He flung his head up. Pain churned his usually calm countenance and flattened his usually sparkling hazel eyes to a dull brown. It stabbed from those wide, wet eyes into her heart’s shroud and ripped it.
He really hurts, as she thought, her pain entwined with his. I should have known. He’s so quiet, so controlled, he must have pulled away from the hurt.
Memories of the very few times his emotions had betrayed his quiet control shredded the heart shroud to bits. The strongest was when they had become pregnant. He not only enthusiastically yelled, he danced a circle around her. Then he picked her up and swung her around.
“I’m sorry,” she stammered, feeling the love that had been wrapped up for days. “I let my own grief blind me to yours. I don’t know how you’ve put up with me this long.”
She opened her arms to him. He took the invitation and completely closed the distance between them.
He whispered into her hair, “it’s alright. I love you, always have, always will. Even when my mother told me you were wrong, I knew you were right.”
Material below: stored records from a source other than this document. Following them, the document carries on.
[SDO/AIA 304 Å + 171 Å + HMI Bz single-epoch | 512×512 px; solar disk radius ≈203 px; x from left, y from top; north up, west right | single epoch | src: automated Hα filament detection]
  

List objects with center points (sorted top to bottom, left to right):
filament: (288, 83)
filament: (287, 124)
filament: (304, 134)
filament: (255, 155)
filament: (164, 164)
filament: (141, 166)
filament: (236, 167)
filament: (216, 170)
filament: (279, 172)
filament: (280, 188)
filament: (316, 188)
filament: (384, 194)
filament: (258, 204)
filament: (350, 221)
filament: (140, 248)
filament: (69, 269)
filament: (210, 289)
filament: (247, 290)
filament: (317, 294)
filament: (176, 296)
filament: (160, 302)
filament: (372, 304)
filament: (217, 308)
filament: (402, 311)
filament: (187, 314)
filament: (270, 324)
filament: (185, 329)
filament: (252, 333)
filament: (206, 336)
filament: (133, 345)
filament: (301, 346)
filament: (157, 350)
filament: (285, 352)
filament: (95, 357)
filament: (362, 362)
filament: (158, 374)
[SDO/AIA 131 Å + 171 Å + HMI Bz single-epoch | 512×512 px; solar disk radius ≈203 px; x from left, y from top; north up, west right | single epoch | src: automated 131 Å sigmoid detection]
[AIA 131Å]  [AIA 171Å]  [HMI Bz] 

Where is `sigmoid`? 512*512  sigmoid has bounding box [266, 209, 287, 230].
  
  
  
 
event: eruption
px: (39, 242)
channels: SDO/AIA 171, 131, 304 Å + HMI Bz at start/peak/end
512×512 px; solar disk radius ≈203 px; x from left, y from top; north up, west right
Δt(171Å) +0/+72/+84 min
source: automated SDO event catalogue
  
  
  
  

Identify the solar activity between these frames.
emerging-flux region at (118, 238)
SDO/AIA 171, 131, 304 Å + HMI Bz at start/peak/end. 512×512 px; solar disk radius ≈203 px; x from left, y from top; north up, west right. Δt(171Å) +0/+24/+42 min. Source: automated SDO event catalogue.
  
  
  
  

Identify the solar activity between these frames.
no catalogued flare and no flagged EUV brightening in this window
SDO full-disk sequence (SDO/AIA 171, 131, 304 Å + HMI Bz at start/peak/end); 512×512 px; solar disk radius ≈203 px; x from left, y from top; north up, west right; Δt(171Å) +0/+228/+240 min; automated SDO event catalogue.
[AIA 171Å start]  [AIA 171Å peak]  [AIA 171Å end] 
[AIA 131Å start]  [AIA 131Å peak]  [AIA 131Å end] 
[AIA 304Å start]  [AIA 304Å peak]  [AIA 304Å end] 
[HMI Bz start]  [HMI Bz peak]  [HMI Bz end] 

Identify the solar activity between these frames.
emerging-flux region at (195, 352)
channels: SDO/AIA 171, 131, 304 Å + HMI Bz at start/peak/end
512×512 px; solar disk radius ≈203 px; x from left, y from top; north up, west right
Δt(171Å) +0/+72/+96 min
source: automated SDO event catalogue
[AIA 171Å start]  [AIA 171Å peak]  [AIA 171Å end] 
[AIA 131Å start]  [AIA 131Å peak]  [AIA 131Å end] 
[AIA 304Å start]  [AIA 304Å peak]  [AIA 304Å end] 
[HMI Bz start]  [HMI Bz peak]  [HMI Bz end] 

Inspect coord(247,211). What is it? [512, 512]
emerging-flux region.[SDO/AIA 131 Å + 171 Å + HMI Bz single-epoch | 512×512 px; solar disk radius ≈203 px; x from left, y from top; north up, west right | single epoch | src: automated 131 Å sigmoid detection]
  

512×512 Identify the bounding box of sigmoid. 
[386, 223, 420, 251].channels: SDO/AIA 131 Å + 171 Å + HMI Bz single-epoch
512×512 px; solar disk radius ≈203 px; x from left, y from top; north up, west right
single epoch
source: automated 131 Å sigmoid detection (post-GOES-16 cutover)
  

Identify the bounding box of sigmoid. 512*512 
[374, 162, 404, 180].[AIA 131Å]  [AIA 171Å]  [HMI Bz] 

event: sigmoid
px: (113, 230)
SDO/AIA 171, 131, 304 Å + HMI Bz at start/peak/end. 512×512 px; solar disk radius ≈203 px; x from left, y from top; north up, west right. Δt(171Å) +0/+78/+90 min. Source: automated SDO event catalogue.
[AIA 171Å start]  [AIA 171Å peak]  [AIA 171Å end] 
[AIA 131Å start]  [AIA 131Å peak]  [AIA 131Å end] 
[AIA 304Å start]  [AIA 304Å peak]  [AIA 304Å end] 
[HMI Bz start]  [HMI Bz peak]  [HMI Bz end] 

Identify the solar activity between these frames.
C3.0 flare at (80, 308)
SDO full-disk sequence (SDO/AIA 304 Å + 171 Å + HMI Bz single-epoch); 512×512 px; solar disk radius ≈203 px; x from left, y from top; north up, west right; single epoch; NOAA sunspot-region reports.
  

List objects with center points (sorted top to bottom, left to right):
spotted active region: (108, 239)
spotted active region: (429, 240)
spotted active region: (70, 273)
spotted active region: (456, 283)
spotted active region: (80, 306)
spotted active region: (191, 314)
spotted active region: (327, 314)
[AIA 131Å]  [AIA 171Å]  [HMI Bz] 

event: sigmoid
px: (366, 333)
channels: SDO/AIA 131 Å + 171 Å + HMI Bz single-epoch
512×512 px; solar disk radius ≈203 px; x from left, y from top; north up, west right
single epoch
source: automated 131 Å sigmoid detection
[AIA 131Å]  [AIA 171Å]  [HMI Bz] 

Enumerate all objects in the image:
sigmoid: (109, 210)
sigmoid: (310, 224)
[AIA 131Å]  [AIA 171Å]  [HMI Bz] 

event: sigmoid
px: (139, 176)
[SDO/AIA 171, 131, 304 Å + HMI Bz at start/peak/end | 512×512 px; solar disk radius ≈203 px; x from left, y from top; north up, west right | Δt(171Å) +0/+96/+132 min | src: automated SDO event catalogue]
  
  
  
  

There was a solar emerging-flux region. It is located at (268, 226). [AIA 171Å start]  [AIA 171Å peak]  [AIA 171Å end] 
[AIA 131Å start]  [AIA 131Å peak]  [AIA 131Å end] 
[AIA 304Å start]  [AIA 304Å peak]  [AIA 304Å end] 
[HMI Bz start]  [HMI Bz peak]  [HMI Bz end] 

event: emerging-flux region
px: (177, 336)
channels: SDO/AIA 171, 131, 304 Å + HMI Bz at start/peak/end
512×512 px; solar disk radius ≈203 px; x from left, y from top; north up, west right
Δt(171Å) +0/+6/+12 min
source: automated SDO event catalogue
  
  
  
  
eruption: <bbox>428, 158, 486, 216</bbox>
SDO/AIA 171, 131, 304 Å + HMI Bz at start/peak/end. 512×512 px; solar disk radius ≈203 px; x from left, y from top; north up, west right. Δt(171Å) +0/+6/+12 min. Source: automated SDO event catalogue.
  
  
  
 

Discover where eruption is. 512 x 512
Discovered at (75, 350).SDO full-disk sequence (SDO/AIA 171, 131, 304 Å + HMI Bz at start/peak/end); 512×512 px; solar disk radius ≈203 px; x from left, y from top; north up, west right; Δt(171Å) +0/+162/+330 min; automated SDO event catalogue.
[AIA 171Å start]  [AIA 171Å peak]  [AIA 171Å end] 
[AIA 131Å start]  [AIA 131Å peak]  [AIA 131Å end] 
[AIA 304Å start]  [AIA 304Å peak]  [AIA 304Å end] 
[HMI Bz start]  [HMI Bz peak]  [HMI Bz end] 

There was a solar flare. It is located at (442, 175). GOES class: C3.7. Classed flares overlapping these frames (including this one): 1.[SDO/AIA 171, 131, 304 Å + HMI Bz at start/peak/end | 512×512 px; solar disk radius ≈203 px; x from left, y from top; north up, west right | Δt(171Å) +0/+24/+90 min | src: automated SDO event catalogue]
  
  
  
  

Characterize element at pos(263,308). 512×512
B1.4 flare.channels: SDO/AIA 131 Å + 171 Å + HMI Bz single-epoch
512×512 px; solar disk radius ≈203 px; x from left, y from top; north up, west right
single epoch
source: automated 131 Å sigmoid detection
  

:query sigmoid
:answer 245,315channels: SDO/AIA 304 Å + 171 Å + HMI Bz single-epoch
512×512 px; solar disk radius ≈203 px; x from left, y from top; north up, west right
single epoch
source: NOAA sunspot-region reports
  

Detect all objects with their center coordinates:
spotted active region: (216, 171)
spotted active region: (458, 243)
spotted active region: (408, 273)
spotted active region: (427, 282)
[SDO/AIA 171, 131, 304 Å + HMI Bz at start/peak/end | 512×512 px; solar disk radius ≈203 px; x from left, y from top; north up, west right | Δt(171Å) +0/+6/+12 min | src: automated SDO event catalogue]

She pulled back enough to see his sparkling hazel eyes. “I remembered the last verse of the song that was just on the radio. ’Every now and then I know you’ll always be the only boy who wanted me the way that I am.’1 I never wanted to forget that. But I think all the thoughts of giving you the large family you grew up in and being the perfect mom you grew up with pushed it out.”
He gently twisted a lock of her hair. “My mom is not at all perfect. ‘Bout time I acted like I knew that. And you and I are a large enough family. We’ll always have our little girl if we always keep each other.
“Tell you what,” he released her and took the rattle. “Let’s put this on the mantle, in front of our family picture. Then when we see it, we will always remember.”
As they left the kitchen, hand in hand, the last part of the song played in her mind. Turn around. Every now and then I know there’s no one in the universe as magical and wondrous as you. — And I need you now tonight — and if you’ll only hold me tight we’ll be holding on forever. – Forever’s gonna start tonight.1
- “Total Eclipse of the Heart” Copyright 1982, 1983. Lost Boys Music, Administered by Edward B. Marks Music Co.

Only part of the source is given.